Ah but voter’s also want the country’s finances to be run like Margaret Thatcher’s father’s grocery shop as Richard Murphy points out in his Alex Salmond interview. It never of course occurs to them to follow the money so that repaying the National Debt means all the private sector’s savings since the the year dot (well since some individual, probably a private sector banker, thought up the idea of the National Debt) would have to be taxed out of existence leading to deflation (because the private sector would immediately try to rebuild its savings slashing demand in order to do so). To paraphrase Warren Mosler the National Debt (which in reality is a public credit or a public loan) is nothing more than the pounds spent over many years by the UK government that haven’t yet been used to pay taxes. You’ve heard of Long Covid well the National Debt is Long Credit, very long credit!
Helen, Long Credit. Very good. I wish I’d thought of it.
And yet the Tories still have a majority of support in the opinion polls. Astounding and despairing.
The other issue with burn out in the public sector is presenteeism. Duty can only carry you so far. If your employer and government acts as if you are expendable and replacable it is hard to maintain the internal motivation that is necessary to be a good public servant. So those with transferable skills suited to a depressed labour market will leave, and others will stay, but with little joy. Managers will continue with their ‘infinite improvement’ regimes, but all those tasks they can’t capture on a spreadsheet will deteriorate.
Personally, I think the NHS has already collapsed. The problem is that we never defined what collapse means. In my eyes 50% of frontline staff with serious mental health problems and a 10 million patient waiting list, is collapse. I suspect it feels like collapse to those frontline workers, at any rate.
What is even more annoying for me is that not only does Sunak expect us to pay for a nature made disaster, it also expects us to pay for their incompetence in dealing with it.
It’s injustice piled upon injustice.
All Councils are putting up Council Tax due to the failure of Government to adequately cover the costs of Covid activities, and failure to provide enough funding for the year ahead, and many are on the brink of bankruptcy.

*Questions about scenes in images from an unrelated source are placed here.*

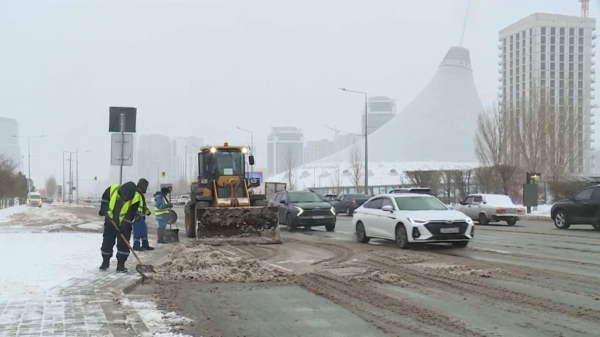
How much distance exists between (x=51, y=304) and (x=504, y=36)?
16304cm

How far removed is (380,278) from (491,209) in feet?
62.4

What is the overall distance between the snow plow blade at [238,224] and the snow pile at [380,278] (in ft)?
24.1

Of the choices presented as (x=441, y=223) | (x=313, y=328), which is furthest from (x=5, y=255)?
(x=441, y=223)

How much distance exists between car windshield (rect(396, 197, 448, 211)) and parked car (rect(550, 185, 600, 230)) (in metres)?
9.31

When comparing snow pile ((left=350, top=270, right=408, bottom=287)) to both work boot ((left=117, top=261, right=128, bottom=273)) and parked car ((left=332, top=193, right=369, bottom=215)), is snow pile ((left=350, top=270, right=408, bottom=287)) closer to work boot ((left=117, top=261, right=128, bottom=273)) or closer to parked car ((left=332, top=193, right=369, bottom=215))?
work boot ((left=117, top=261, right=128, bottom=273))

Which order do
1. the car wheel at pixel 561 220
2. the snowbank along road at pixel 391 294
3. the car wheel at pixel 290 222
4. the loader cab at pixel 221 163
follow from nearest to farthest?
the snowbank along road at pixel 391 294 < the loader cab at pixel 221 163 < the car wheel at pixel 561 220 < the car wheel at pixel 290 222

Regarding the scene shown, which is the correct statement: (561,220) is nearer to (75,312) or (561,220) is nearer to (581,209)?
(581,209)

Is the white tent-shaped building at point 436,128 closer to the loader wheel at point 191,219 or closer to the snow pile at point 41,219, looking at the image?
the snow pile at point 41,219

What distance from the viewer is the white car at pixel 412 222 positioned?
1450 centimetres

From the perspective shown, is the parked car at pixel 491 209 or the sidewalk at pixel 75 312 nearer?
the sidewalk at pixel 75 312

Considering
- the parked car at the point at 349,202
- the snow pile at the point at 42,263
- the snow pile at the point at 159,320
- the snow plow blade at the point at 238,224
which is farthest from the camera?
the parked car at the point at 349,202

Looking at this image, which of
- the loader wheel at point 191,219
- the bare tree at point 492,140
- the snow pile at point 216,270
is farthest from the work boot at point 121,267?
the bare tree at point 492,140

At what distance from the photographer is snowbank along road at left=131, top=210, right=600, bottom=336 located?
6566 millimetres

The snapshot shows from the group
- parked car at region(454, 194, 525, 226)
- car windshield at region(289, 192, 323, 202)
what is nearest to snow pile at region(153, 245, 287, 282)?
car windshield at region(289, 192, 323, 202)
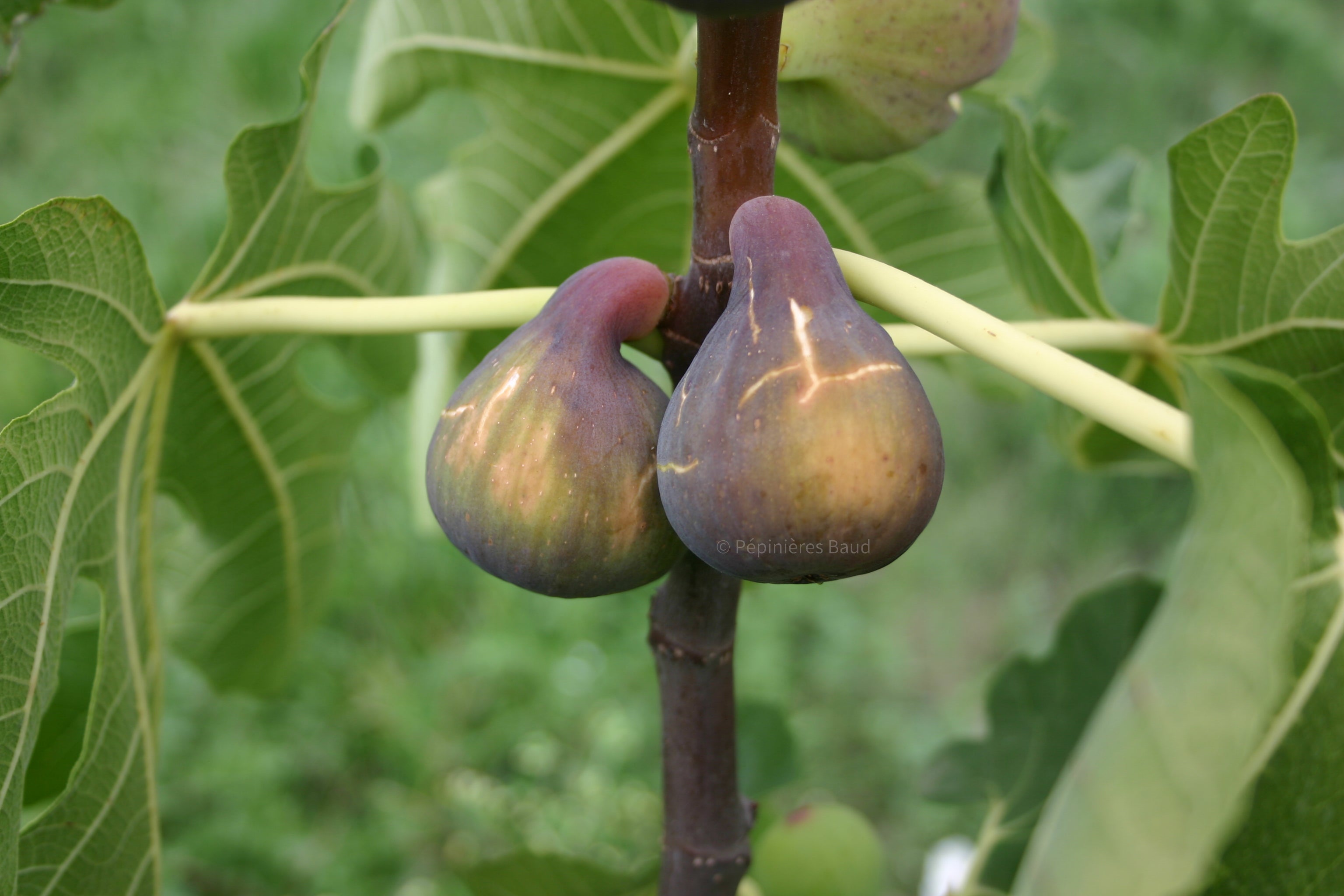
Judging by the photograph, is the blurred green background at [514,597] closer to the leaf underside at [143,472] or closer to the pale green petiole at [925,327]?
the leaf underside at [143,472]

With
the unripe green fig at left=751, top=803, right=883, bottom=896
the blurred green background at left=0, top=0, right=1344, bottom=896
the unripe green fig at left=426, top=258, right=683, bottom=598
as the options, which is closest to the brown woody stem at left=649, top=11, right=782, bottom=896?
the unripe green fig at left=426, top=258, right=683, bottom=598

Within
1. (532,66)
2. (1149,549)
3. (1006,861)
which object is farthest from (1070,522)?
(532,66)

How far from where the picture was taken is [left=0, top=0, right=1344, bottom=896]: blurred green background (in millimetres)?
2064

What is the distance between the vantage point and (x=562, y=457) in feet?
1.42

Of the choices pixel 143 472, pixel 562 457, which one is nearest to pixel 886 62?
pixel 562 457

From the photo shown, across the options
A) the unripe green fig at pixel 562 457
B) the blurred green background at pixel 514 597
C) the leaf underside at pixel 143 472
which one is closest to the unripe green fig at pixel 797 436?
the unripe green fig at pixel 562 457

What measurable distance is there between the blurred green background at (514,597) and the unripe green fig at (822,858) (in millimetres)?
755

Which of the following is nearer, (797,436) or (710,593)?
(797,436)

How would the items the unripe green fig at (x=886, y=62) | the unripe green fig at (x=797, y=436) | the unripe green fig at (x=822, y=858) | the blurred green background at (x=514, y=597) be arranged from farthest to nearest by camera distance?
the blurred green background at (x=514, y=597) → the unripe green fig at (x=822, y=858) → the unripe green fig at (x=886, y=62) → the unripe green fig at (x=797, y=436)

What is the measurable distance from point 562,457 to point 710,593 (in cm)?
12

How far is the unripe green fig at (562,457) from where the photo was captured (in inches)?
17.0

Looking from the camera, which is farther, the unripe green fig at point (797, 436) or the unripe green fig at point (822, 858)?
the unripe green fig at point (822, 858)

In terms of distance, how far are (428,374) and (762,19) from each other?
0.63m

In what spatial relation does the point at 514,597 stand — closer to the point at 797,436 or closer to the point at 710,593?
the point at 710,593
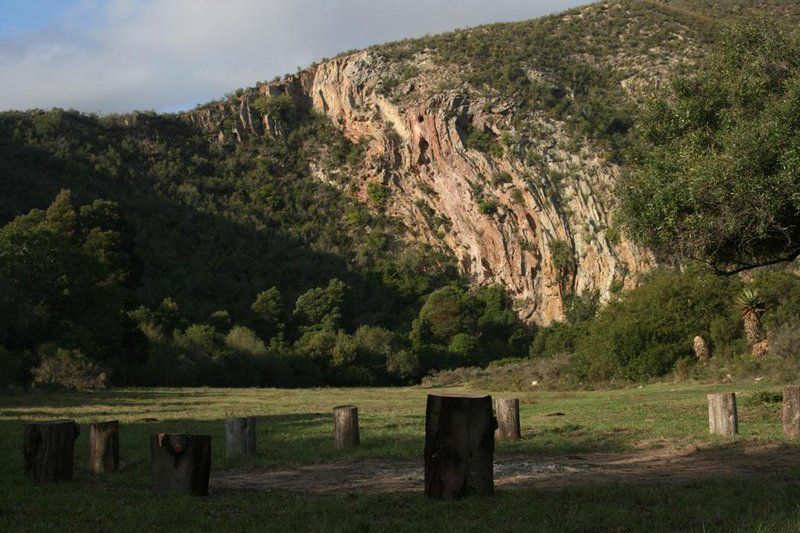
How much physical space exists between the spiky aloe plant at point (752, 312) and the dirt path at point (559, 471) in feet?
81.4

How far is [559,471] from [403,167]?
6713 cm

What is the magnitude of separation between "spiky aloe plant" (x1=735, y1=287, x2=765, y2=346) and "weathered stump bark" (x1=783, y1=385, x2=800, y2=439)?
23350 mm

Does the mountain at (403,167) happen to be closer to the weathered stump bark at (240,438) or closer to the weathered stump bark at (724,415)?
the weathered stump bark at (240,438)

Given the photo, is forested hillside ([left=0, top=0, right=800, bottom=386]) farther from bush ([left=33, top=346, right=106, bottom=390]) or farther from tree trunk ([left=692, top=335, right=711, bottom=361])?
tree trunk ([left=692, top=335, right=711, bottom=361])

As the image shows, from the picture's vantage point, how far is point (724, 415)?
1230 cm

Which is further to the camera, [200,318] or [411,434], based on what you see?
[200,318]

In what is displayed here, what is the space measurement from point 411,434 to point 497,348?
5088cm

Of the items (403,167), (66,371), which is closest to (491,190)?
(403,167)

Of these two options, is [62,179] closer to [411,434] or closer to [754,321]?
[754,321]

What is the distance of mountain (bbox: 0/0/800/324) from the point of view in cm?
6612

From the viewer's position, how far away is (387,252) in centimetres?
7325

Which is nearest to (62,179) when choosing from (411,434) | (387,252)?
(387,252)

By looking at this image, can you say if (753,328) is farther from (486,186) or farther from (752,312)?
(486,186)

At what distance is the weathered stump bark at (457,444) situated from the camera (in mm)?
7578
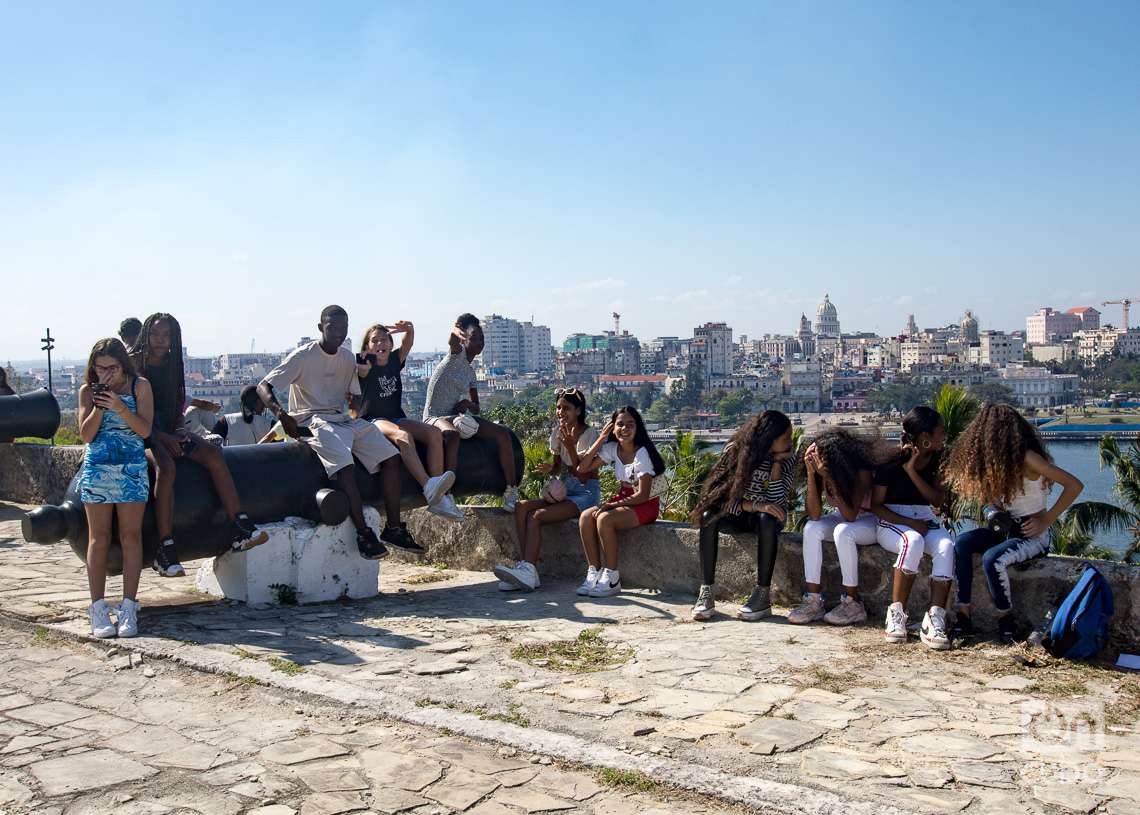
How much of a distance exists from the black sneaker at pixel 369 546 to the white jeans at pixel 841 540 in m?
2.31

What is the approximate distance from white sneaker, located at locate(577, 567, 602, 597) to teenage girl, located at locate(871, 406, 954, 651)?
5.35ft

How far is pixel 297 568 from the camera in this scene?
641 cm

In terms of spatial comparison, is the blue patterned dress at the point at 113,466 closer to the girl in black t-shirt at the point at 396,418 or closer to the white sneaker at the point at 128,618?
the white sneaker at the point at 128,618

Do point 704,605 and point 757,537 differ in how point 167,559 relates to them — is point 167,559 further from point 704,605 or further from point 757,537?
point 757,537

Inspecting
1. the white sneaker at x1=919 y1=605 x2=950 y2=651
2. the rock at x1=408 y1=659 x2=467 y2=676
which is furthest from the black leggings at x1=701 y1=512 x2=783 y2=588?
the rock at x1=408 y1=659 x2=467 y2=676

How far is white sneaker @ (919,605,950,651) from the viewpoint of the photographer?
523cm

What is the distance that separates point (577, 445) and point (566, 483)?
0.81 ft

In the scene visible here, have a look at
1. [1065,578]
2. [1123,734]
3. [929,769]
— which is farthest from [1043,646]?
[929,769]

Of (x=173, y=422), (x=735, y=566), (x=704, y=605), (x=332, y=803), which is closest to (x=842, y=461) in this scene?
(x=735, y=566)

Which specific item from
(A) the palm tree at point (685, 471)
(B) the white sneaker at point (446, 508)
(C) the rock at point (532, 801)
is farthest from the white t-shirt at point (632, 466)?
(A) the palm tree at point (685, 471)

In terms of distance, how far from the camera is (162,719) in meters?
4.27

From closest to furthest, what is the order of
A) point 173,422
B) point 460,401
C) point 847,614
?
point 847,614
point 173,422
point 460,401

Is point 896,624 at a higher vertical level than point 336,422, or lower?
lower

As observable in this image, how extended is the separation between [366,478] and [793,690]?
10.0ft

Far from support public services many Councils are being forced into cutting the pitiful services we do have, including social care! It is almost beyond belief, except that nothing from this appalling Government is entirely beyond belief anymore.
Agreed
Money has been pumped into the private sector since 2008, what we need now is a little quid pro quo like better employment rights, an end to zero hours contracts, access to reasonable benefits when things go wrong, decent housing with reasonable rent, the list is long. It might have been prudent to have established these ‘concessions’ before handing over the money but even if there had been time no one would have bothered.